Copy every item below verbatim, leaving out the pictures.
** BEGIN DATA RECORDS **
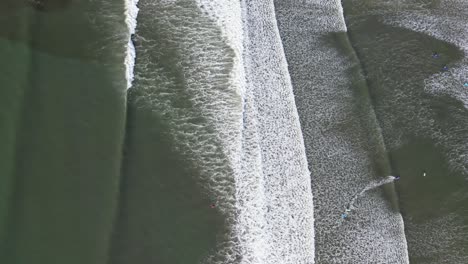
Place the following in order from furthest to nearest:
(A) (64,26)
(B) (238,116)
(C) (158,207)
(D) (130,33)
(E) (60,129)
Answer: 1. (D) (130,33)
2. (A) (64,26)
3. (B) (238,116)
4. (E) (60,129)
5. (C) (158,207)

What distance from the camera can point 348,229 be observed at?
28.5 feet

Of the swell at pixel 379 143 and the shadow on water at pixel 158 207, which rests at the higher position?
→ the swell at pixel 379 143

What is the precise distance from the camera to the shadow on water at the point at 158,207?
769cm

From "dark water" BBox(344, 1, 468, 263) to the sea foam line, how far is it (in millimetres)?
4619

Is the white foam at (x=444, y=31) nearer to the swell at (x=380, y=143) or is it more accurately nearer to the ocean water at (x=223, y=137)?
the ocean water at (x=223, y=137)

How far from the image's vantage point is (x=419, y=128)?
32.3ft

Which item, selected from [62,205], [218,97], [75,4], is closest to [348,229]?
[218,97]

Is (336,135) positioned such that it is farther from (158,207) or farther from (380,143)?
(158,207)

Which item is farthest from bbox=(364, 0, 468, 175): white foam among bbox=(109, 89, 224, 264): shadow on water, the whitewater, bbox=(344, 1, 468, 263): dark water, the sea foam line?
the sea foam line

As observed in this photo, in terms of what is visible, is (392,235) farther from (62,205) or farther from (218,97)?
(62,205)

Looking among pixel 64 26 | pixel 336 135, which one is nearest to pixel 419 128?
pixel 336 135

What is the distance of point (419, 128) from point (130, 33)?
5.72 meters

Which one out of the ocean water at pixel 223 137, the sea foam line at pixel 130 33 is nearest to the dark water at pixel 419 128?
the ocean water at pixel 223 137

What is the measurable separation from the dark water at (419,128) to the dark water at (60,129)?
4957 millimetres
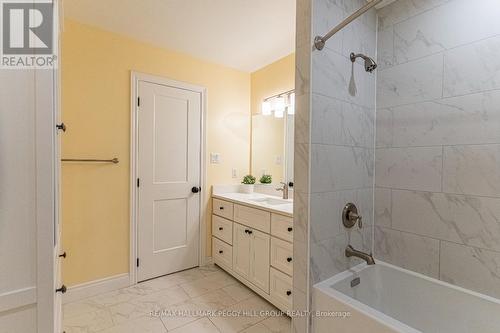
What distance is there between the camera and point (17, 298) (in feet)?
2.35

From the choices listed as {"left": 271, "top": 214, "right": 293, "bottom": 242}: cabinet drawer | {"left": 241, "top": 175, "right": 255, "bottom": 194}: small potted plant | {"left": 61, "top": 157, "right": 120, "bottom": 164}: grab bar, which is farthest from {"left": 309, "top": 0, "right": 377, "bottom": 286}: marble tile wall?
{"left": 61, "top": 157, "right": 120, "bottom": 164}: grab bar

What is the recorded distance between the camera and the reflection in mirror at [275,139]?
2.67m

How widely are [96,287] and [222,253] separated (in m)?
1.19

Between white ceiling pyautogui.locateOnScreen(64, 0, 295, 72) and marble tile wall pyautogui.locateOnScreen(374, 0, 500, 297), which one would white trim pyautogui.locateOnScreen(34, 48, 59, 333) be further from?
marble tile wall pyautogui.locateOnScreen(374, 0, 500, 297)

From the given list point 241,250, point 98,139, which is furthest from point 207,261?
point 98,139

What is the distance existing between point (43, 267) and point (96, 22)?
7.17ft

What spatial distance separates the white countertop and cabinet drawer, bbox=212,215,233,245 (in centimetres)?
25

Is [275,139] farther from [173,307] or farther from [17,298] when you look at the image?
[17,298]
** END DATA RECORDS **
### THE SOLUTION
Place the following in order from furthest to nearest:
(A) (64,26)
(B) (238,116)
(C) (158,207)
(D) (130,33)
(E) (60,129)
Answer: 1. (D) (130,33)
2. (A) (64,26)
3. (B) (238,116)
4. (E) (60,129)
5. (C) (158,207)

What distance from the camera can point 348,229 be observed at?
28.5 feet

Of the swell at pixel 379 143 and the shadow on water at pixel 158 207, which rests at the higher position?
→ the swell at pixel 379 143

What is the precise distance from the camera to the shadow on water at the point at 158,207?
769cm

From "dark water" BBox(344, 1, 468, 263) to the sea foam line, how far is it (in millimetres)?
4619

Is the white foam at (x=444, y=31) nearer to the swell at (x=380, y=143) or is it more accurately nearer to the ocean water at (x=223, y=137)?
the ocean water at (x=223, y=137)

How far from the image's vantage point is (x=419, y=128)?
32.3ft

Which item, selected from [62,205], [218,97], [75,4], is closest to [348,229]?
[218,97]

Is (336,135) positioned such that it is farther from (158,207) or farther from (380,143)?
(158,207)

Which item is farthest from bbox=(364, 0, 468, 175): white foam among bbox=(109, 89, 224, 264): shadow on water, the whitewater, bbox=(344, 1, 468, 263): dark water, the sea foam line?
the sea foam line

As observed in this photo, in terms of what is visible, is (392,235) farther from (62,205) or farther from (218,97)?
(62,205)

Looking among pixel 64 26 | pixel 336 135, which one is nearest to pixel 419 128?
pixel 336 135

What is the distance of point (419, 128) from point (130, 33)?
5.72 meters

Which one out of the ocean water at pixel 223 137, the sea foam line at pixel 130 33 is nearest to the dark water at pixel 419 128?
the ocean water at pixel 223 137

What is the measurable separation from the dark water at (419,128) to the dark water at (60,129)?
4957 millimetres
What distance is there between the camera and point (17, 298) (in feet)?
2.35

From the choices listed as {"left": 271, "top": 214, "right": 293, "bottom": 242}: cabinet drawer | {"left": 241, "top": 175, "right": 255, "bottom": 194}: small potted plant | {"left": 61, "top": 157, "right": 120, "bottom": 164}: grab bar, which is farthest from {"left": 309, "top": 0, "right": 377, "bottom": 286}: marble tile wall?
{"left": 61, "top": 157, "right": 120, "bottom": 164}: grab bar

What is the recorded distance between the camera and the reflection in mirror at [275,139]?
2.67m

How widely are [96,287] and [222,253] separated (in m)?
1.19

Between white ceiling pyautogui.locateOnScreen(64, 0, 295, 72) and marble tile wall pyautogui.locateOnScreen(374, 0, 500, 297), which one would white trim pyautogui.locateOnScreen(34, 48, 59, 333) be further from?
marble tile wall pyautogui.locateOnScreen(374, 0, 500, 297)

From the given list point 241,250, point 98,139, which is furthest from point 207,261?
point 98,139

What is the distance existing between point (43, 267) and point (96, 22)?
7.17ft

What spatial distance separates the white countertop and cabinet drawer, bbox=212,215,233,245 (in centimetres)?
25

Is [275,139] farther from [173,307] or farther from [17,298] when you look at the image?
[17,298]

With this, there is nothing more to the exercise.